BEGIN Listed entries

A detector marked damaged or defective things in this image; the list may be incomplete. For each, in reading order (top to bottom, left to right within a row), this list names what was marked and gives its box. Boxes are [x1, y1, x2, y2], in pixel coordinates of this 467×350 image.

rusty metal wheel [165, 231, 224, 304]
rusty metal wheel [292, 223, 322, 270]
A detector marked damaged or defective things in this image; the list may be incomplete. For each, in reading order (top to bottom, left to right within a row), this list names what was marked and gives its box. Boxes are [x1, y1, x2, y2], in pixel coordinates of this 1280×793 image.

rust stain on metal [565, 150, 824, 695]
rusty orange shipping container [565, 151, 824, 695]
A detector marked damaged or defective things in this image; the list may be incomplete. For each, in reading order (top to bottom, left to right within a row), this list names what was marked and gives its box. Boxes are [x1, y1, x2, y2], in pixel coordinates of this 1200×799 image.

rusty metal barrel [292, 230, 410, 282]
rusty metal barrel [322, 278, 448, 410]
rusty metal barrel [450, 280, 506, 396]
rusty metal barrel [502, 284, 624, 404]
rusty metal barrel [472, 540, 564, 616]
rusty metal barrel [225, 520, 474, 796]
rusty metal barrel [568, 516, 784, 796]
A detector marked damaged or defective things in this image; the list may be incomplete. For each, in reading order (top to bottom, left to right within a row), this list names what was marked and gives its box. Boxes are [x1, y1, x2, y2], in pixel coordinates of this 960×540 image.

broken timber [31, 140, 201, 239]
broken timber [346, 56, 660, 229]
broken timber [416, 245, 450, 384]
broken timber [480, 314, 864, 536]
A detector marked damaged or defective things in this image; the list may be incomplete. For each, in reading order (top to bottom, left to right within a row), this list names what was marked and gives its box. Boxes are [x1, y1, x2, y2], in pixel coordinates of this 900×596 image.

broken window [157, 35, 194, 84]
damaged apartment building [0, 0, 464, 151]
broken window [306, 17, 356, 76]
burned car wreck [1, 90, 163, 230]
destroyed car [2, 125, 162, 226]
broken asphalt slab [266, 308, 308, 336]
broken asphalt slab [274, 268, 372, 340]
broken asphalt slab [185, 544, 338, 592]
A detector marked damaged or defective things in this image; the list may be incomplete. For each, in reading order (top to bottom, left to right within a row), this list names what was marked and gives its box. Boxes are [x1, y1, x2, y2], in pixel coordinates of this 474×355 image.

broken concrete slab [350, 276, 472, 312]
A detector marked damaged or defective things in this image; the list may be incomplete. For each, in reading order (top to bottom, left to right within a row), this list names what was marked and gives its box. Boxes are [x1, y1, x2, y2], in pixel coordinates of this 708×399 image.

END Listed entries

### Task details
Copy every one of the records above word for word, leaving nothing out.

### Written answer
A detector marked damaged or defective things in this image; the list may be incomplete. For each, in reading order (top to bottom, left to right within a row), this list names what was marked and gives its box. Boxes are [x1, y1, x2, y2], in pixel coordinates of this 467×350 image.

rusty metal wheel [165, 231, 224, 304]
rusty metal wheel [292, 223, 322, 270]
A detector marked damaged or defective things in this image; the list may be incomplete. For each, in reading order (top to bottom, left to right within a row), this list names what was marked and gives its box. Boxes are [x1, y1, x2, y2], in pixel coordinates of this 1280×793 image.

rust stain on metal [565, 150, 824, 695]
rusty orange shipping container [565, 151, 824, 695]
A detector marked damaged or defective things in this image; the list may be incomplete. For each, in reading order (top to bottom, left to right within a row), this list names what was marked and gives its box. Boxes are [x1, y1, x2, y2], in pixel coordinates of this 1200×799 image.

rusty metal barrel [292, 230, 410, 282]
rusty metal barrel [322, 278, 448, 410]
rusty metal barrel [450, 280, 506, 396]
rusty metal barrel [502, 284, 624, 404]
rusty metal barrel [472, 540, 564, 616]
rusty metal barrel [225, 520, 474, 796]
rusty metal barrel [568, 516, 784, 796]
A detector marked damaged or defective things in this image; the list may be incomplete. For each, in reading order (top to bottom, left to right within a row), this list names what was marked and gives its box. Boxes are [x1, y1, x2, y2], in pixel coordinates of this 960×540 image.

broken timber [31, 140, 201, 239]
broken timber [346, 56, 660, 229]
broken timber [416, 245, 450, 384]
broken timber [480, 314, 864, 536]
A detector marked damaged or defective things in this image; the list may be incomplete. For each, in reading order (top to bottom, left to right within a row), this list names what was marked and gives its box. Boxes are [x1, y1, x2, y2], in pixel coordinates of this 900×596 image.

broken window [157, 35, 194, 84]
damaged apartment building [0, 0, 464, 151]
broken window [306, 17, 356, 76]
burned car wreck [1, 90, 163, 230]
destroyed car [2, 125, 162, 226]
broken asphalt slab [266, 308, 308, 336]
broken asphalt slab [274, 268, 372, 340]
broken asphalt slab [185, 544, 338, 592]
A detector marked damaged or defective things in this image; the list may be incomplete. For each, in reading order (top to bottom, left to right within a row), this list names what was marked and gives its box. Boxes are [x1, y1, x2, y2], in pixel coordinates of this 474×355 image.

broken concrete slab [350, 276, 472, 312]
A detector marked damaged or defective things in this image; the list may be incomplete. For each, in reading order (top to bottom, left to right within a row), this list names what was marked and gives its box. Boxes are [x1, y1, x2, y2], in pixel coordinates of this 708×399 image.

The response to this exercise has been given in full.